Utilizing Fire Radiative Energy to Predict Organic Carbon and Elemental Carbon Emissions from Burns under Simulated Prescribed-fire and Wildfire Conditions

ROBERT PENLAND, Chase Glenn, Omar El Hajj, Anita Anosike, Kruthika Kumar, Steven Flanagan, Mac A. Callaham, E. Louise Loudermilk, Joseph O'Brien, Rawad Saleh, University of Georgia

     Abstract Number: 322
     Working Group: Combustion

Abstract
The Georgia Wildland-fire Simulation Experiment (G-WISE) involved performing burn experiments of fuel beds collected from 3 ecoregions in the Southeastern U.S.: Piedmont, Coastal Plain, and Blue Ridge. The Blue Ridge fuel bed contained surface fuels (fine and woody) and a duff layer, while the others contained surface fuels only. The fuels were conditioned to moisture contents representative of either prescribed fires (Rx) or drought-induced wildfires (Wild). Here, we present elemental carbon (EC) and organic carbon (OC) emissions and how they correlate with fire radiative energy (FRE) and FRE normalized by fuel mass loading (FREnorm).

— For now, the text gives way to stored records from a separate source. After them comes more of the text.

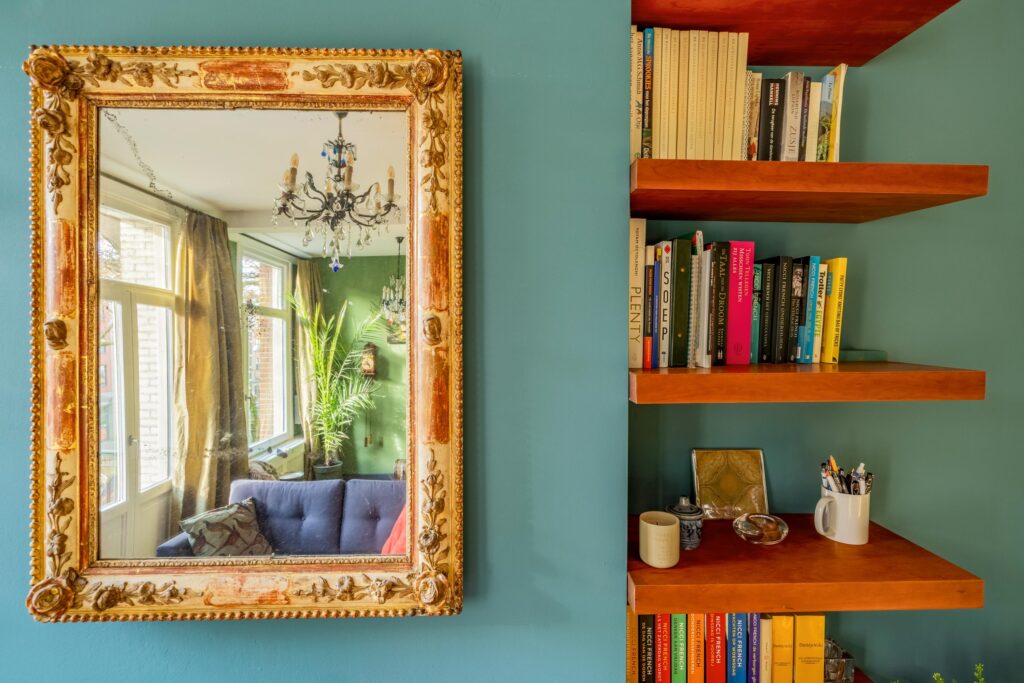 Ornate mirror reflects elegant room, beside bookshelf.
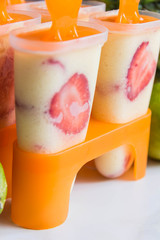 Homemade ice cream with pineapple,strawberry and lime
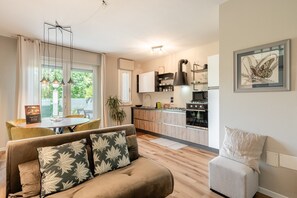 En moderne stue med en sofa, et spisebord og et køkken i baggrunden.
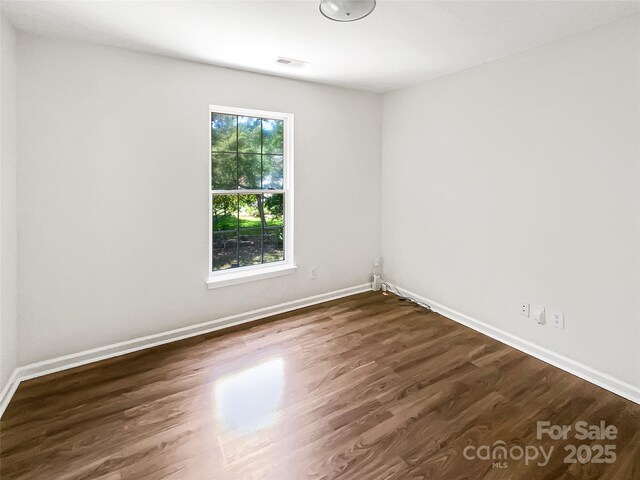 6413 Fillian Ln, Charlotte, NC 28269 - empty room featuring dark wood-style floors and baseboards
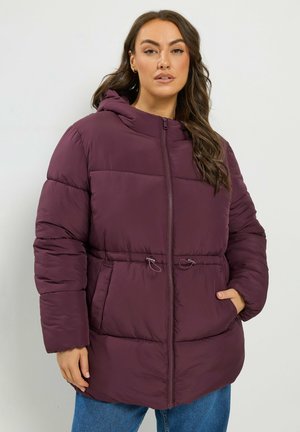 Femme portant une veste matelassée violette avec capuche, fermeture éclair et cordon à la taille, debout devant un fond clair uni.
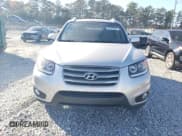 ✅ 2012 Hyundai Santa Fe SE • VIN: 5XYZHDAG2CG145428 • Lot: 81672604. Listed on Copart with 89,987 mi. Free auction sales archive from the USA and detailed vehicle history report at DreamBid. Image 5.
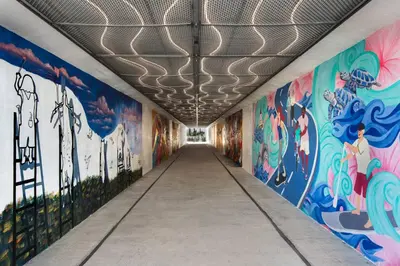 a hallway with colorful murals on the walls at Family Friendly Vacation Rental at 30Ave Beach Retreat in Inlet Beach in Rosemary Beach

For burns that involved ignition of surface fuels only, fuel consumption was linearly correlated with FRE (R-square = 0.90). However, burns that involved duff ignition fell outside the correlation (lower FRE for the same fuel consumption), indicating that duff exhibits less efficient combustion than surface fuels. Whereas OC emissions were linearly correlated with FRE for all burns (R-square = 0.73), EC emissions were linearly correlated with FRE (R-square = 0.72) for burns that involved ignition of surface fuels only. Again, burns that that involved duff ignition fell outside the correlation (lower EC emissions for the same FRE). EC/OC ratio was linearly correlated with FREnorm (R-square = 0.57), indicating that FREnorm is a practical metric for combustion conditions. FREnorm (and EC/OC) was lowest for burns that involved duff ignition. For burns that involved ignition of surface fuels only, FREnorm was lower for Rx compared to Wild.

Overall, these findings signify the importance of both moisture content and existence of duff in dictating combustion conditions and consequently, OC and EC emissions. Furthermore, the findings demonstrate the utility of FRE and FREnorm to determine OC and EC emissions, which can be applied in top-down emission inventories that rely on FRE retrievals from satellite observations.